INFORMATION GIVEN:
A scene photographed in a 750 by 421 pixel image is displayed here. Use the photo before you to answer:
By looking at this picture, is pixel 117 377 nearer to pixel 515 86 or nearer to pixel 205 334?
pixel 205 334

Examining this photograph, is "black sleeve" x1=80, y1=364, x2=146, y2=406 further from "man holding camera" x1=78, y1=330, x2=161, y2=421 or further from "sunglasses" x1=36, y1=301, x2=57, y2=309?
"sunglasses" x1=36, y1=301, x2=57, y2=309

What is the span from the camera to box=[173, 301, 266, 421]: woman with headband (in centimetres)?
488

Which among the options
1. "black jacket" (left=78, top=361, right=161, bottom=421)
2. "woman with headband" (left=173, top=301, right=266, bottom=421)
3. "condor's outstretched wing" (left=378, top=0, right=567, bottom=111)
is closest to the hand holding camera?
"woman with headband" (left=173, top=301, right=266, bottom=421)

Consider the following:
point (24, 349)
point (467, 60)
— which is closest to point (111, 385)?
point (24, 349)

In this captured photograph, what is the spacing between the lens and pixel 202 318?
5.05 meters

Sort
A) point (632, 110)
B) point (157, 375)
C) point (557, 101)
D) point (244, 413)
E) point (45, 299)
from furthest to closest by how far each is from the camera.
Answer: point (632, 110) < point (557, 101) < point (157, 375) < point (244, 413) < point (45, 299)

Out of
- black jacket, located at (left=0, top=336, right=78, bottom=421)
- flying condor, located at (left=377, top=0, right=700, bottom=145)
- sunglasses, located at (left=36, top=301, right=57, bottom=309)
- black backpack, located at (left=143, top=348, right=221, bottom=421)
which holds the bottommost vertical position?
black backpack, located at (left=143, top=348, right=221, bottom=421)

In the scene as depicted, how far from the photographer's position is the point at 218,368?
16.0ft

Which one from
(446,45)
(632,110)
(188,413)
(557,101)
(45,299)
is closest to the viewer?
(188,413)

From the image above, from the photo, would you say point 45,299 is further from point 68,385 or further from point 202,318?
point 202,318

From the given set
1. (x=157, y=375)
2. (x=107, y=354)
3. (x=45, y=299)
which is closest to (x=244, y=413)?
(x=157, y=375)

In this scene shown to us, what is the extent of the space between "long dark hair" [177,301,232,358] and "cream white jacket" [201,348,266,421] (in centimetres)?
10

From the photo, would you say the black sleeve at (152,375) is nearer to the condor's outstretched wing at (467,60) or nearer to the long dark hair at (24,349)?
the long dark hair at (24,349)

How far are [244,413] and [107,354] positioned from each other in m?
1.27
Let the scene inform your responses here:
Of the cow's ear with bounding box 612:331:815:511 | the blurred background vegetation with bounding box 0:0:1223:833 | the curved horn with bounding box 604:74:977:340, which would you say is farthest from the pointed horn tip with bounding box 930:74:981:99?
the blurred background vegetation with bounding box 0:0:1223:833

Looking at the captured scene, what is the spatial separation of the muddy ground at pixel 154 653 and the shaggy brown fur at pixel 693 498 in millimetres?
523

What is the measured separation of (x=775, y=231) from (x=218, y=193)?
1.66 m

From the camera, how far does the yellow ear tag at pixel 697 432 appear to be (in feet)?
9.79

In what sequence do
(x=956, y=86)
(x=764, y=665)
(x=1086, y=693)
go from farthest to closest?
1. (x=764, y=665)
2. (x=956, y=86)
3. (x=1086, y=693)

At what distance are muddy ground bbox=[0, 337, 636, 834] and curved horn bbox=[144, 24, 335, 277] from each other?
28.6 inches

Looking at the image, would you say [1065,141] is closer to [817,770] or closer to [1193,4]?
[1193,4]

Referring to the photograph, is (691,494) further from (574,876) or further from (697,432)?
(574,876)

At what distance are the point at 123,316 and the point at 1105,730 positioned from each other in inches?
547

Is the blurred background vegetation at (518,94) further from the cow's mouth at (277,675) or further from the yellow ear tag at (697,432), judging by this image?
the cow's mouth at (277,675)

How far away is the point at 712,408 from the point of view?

TASK INSTRUCTIONS:
Copy every line verbatim.

RESPONSE FOR THIS EXERCISE:
A scene photographed in a 750 by 421 pixel image is displayed here. Use the photo before you to answer:
By looking at this picture, is pixel 117 377 nearer to pixel 515 86 or nearer to pixel 205 334?
pixel 205 334

Examining this photograph, is "black sleeve" x1=80, y1=364, x2=146, y2=406 further from "man holding camera" x1=78, y1=330, x2=161, y2=421 or further from "sunglasses" x1=36, y1=301, x2=57, y2=309?
"sunglasses" x1=36, y1=301, x2=57, y2=309

What is the span from the camera to box=[173, 301, 266, 421]: woman with headband (in centimetres)?
488

Which among the options
1. "black jacket" (left=78, top=361, right=161, bottom=421)
2. "woman with headband" (left=173, top=301, right=266, bottom=421)
3. "condor's outstretched wing" (left=378, top=0, right=567, bottom=111)
is closest to the hand holding camera?
"woman with headband" (left=173, top=301, right=266, bottom=421)

Consider the following:
point (24, 349)
point (467, 60)
— which is closest to point (111, 385)?
point (24, 349)

In this captured photograph, what is the spacing between the lens and pixel 202 318?
5.05 meters

Sort
A) point (632, 110)
B) point (157, 375)
C) point (557, 101)
D) point (244, 413)
E) point (45, 299)
from furthest to closest by how far each is from the camera.
Answer: point (632, 110) < point (557, 101) < point (157, 375) < point (244, 413) < point (45, 299)

Out of
- black jacket, located at (left=0, top=336, right=78, bottom=421)
- flying condor, located at (left=377, top=0, right=700, bottom=145)
- sunglasses, located at (left=36, top=301, right=57, bottom=309)
- black backpack, located at (left=143, top=348, right=221, bottom=421)
which holds the bottommost vertical position?
black backpack, located at (left=143, top=348, right=221, bottom=421)

In the scene as depicted, how far from the photographer's position is the point at 218,368?
16.0ft

Which one from
(446,45)
(632,110)
(188,413)
(557,101)
(45,299)
is closest to the viewer?
(188,413)

From the image above, from the photo, would you say point 45,299 is further from point 68,385 or further from point 202,318?
point 202,318

From the given set
1. (x=157, y=375)
2. (x=107, y=354)
3. (x=45, y=299)
which is closest to (x=244, y=413)?
(x=157, y=375)

In this scene shown to us, what is the extent of the space between "long dark hair" [177,301,232,358] and "cream white jacket" [201,348,266,421] (in centimetres)?
10

From the photo, would you say the black sleeve at (152,375) is nearer to the condor's outstretched wing at (467,60) or nearer to the long dark hair at (24,349)?
the long dark hair at (24,349)

How far are [244,413] and [107,354] positioned from each other in m?
1.27
Let the scene inform your responses here:
Of the cow's ear with bounding box 612:331:815:511 | the blurred background vegetation with bounding box 0:0:1223:833 | the curved horn with bounding box 604:74:977:340, which would you say is farthest from the pointed horn tip with bounding box 930:74:981:99?
the blurred background vegetation with bounding box 0:0:1223:833

Looking at the captured scene, what is the spatial separation of the muddy ground at pixel 154 653 and the shaggy brown fur at pixel 693 498 in millimetres?
523

What is the measured separation of (x=775, y=231) from (x=218, y=193)?
1.66 m

From the camera, how far does the yellow ear tag at pixel 697 432 appear to be (in feet)?
9.79

In what sequence do
(x=956, y=86)
(x=764, y=665)
(x=1086, y=693)
go from farthest to closest?
1. (x=764, y=665)
2. (x=956, y=86)
3. (x=1086, y=693)

At what distance are muddy ground bbox=[0, 337, 636, 834] and curved horn bbox=[144, 24, 335, 277] from each other?
28.6 inches

Looking at the image, would you say [1065,141] is closer to [817,770] or closer to [1193,4]?
[1193,4]

Referring to the photograph, is (691,494) further from (574,876) or further from (697,432)?
(574,876)

At what distance are the point at 123,316 and the point at 1105,730 positioned from each other in inches?
547

Is the blurred background vegetation at (518,94) further from the cow's mouth at (277,675) or further from the yellow ear tag at (697,432), judging by this image?
the cow's mouth at (277,675)

How far away is the point at 712,408 from the point of view?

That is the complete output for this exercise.